Fresnes : dix mineurs mis en examen après le saccage de la mairie

Dans la nuit du 27 au 28 mars, une vingtaine d'individus encagoulés ont causé 50 000 euros de dégâts à la mairie de Fresnes, à la veille de l'installation du nouveau maire LR.

Fresnes : dix mineurs mis en examen après le saccage de la mairie
Illustration Alexandre Martin / info.fr

La mairie de Fresnes (Val-de-Marne) a été saccagée dans la nuit du 27 au 28 mars 2026. Dix mineurs de 14 à 16 ans ont été mis en examen le 3 avril. Deux d'entre eux ont récidivé dès le lendemain.
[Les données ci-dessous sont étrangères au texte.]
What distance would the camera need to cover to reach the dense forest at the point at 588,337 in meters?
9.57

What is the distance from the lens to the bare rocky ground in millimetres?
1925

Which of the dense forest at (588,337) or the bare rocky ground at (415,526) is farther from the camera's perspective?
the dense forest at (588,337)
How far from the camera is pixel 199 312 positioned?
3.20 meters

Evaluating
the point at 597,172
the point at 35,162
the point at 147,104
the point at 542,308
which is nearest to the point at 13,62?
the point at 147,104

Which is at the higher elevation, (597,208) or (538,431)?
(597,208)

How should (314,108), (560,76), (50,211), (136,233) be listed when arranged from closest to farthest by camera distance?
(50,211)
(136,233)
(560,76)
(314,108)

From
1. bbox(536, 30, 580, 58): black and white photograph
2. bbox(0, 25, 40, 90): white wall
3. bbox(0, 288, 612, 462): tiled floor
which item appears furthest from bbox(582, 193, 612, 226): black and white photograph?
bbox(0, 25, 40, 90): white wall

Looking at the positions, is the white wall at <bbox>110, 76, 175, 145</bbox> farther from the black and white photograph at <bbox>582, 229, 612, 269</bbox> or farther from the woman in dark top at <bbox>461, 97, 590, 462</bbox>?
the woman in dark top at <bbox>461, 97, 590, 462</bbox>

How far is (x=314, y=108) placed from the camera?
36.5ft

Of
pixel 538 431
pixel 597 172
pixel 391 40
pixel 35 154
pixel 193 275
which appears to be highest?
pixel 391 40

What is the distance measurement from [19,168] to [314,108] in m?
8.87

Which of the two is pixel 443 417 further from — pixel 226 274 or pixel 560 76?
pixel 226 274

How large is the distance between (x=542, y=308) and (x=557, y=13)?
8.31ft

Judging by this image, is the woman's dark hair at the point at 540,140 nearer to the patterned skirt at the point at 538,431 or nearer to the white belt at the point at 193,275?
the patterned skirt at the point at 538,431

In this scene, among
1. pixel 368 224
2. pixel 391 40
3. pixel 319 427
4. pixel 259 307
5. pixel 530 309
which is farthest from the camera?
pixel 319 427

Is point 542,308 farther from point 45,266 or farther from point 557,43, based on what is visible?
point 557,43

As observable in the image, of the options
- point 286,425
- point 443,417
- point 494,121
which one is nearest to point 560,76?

Une vingtaine d’individus encagoulés se sont introduits dans la mairie de Fresnes en utilisant un mortier d’artifice pour en briser la porte. À l’intérieur, des barres de fer et des jets de pierres ont détruit l’accueil. Le préjudice est estimé à 50 000 euros, selon Franceinfo. Les faits se sont produits dans la nuit du 27 au 28 mars 2026, à quelques heures de l’installation du nouveau maire LR Christophe Carlier, élu avec 45 % des voix face à la sortante PS Marie Chavanon.

Dix mineurs mis en examen, mobile flou

Le parquet de Créteil a ouvert une information judiciaire le 2 avril. Le 3 avril, dix mineurs âgés de 14 à 16 ans ont été mis en examen pour « dégradation d’un bien public en réunion », « vol » et « dégradations en réunion et avec violence ». Sept sont placés sous contrôle judiciaire, trois sous mesure éducative judiciaire provisoire, selon Libération.

Le mobile reste incertain. Le parquet le qualifie de « très évanescent », évoquant la « pure bêtise » des adolescents sans lien établi avec un commanditaire, d’après Le Parisien. Le maire Carlier, lui, y voit une action « clairement liée à l’élection », dénonçant un « préjudice colossal » pour le fonctionnement des services municipaux, comme il l’a déclaré au Monde. Le préfet de police de Paris Laurent Nuñez a dénoncé dès le 28 mars une « atteinte à notre République ».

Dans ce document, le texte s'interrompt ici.